The European Court of Human Rights on Tuesday ruled in favor of a Russian man who was detained during a political rally in Moscow in 2012 and who was later sentenced to two weeks in jail for jaywalking.
The ruling was a rebuff to the Russian practice of cracking down on political rallies with harsh fines and jail time. It undermined a central element of Moscow’s narrative of the clashes — that unruly protesters had set off the violence, thus justifying new laws cracking down on public assembly.
The police arrested about 400 people, including the plaintiff in the case, Yevgeniy Frumkin, after scuffles broke out at the rally on May 6, 2012, on Bolotnaya Square in Moscow.
The demonstration followed a series of large, peaceful protests by people who opposed the March 2012 re-election of Vladimir Putin to a third term as Russia’s president, and who suspected fraud during voting.

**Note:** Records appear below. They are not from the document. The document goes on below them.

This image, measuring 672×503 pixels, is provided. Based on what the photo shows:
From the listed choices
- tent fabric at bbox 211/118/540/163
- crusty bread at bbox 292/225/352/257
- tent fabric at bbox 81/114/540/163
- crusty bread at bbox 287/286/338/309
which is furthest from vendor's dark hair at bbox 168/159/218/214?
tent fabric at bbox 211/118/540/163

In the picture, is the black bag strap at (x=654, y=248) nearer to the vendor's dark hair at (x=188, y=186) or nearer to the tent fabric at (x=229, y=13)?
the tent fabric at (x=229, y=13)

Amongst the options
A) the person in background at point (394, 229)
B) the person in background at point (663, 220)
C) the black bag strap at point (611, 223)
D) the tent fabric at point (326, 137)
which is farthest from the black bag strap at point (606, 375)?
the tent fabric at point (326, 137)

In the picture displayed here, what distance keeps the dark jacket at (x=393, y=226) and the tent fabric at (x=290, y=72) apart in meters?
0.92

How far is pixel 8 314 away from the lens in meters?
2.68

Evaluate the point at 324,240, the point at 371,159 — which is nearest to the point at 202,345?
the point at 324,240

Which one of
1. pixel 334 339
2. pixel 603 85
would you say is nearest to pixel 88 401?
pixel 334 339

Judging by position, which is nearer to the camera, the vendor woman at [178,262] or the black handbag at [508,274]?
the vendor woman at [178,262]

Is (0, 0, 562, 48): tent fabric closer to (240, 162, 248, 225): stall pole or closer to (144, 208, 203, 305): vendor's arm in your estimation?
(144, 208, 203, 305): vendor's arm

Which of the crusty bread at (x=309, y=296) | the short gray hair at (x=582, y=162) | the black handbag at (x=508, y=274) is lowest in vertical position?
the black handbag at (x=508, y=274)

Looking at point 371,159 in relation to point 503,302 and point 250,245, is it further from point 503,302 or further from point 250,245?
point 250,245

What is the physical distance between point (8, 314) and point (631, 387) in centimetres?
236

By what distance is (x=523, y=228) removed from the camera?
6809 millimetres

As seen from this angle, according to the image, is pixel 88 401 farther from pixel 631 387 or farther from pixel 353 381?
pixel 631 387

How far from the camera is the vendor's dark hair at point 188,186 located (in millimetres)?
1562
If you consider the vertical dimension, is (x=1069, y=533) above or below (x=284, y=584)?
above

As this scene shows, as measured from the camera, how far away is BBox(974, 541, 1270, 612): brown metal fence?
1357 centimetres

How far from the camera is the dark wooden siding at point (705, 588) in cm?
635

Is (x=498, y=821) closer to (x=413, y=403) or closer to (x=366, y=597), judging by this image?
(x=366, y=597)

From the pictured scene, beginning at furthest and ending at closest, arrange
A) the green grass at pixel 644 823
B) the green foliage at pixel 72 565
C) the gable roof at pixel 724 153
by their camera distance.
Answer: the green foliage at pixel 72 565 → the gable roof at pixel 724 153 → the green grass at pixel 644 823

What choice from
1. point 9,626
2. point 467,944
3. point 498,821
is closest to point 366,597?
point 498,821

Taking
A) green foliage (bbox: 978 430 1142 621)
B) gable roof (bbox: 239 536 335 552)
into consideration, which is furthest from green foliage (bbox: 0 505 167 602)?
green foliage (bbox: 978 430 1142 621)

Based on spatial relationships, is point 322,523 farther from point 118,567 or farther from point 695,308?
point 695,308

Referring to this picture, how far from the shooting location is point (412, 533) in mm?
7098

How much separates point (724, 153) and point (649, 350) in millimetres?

The rally was permitted to take place. However, police officers herded tens of thousands of people from a large avenue into a tightly confined zone in a park, creating a bottleneck, and scuffles with the police ensued.
Political analysts said that the violence became politically advantageous for Putin, who defended the subsequent arrests and prosecutions of protesters on various charges. It also precipitated a series of laws that constricted the right to assemble, part of a general tightening of political screws in Russia since Putin’s return to the presidency.
Rights groups have called the measures a throwback to Soviet-era authoritarianism, and they say the police intentionally created the bottleneck in the parade route to cause a dangerous and unruly scene.
In contrast, the Russian government has pointed to the violent street protests in Ukraine in 2014, and to the toppling of the government there as well as continued civil strife as justification for having tight controls on public protests.
The European Court of Human Rights ordered the Russian government to pay Frumkin 25,000 euros (US$27,000) in damages and 7,000 euros in expenses.
Russia is a party to the treaty that established the court in the 1950s, and it has usually paid fines the court imposes.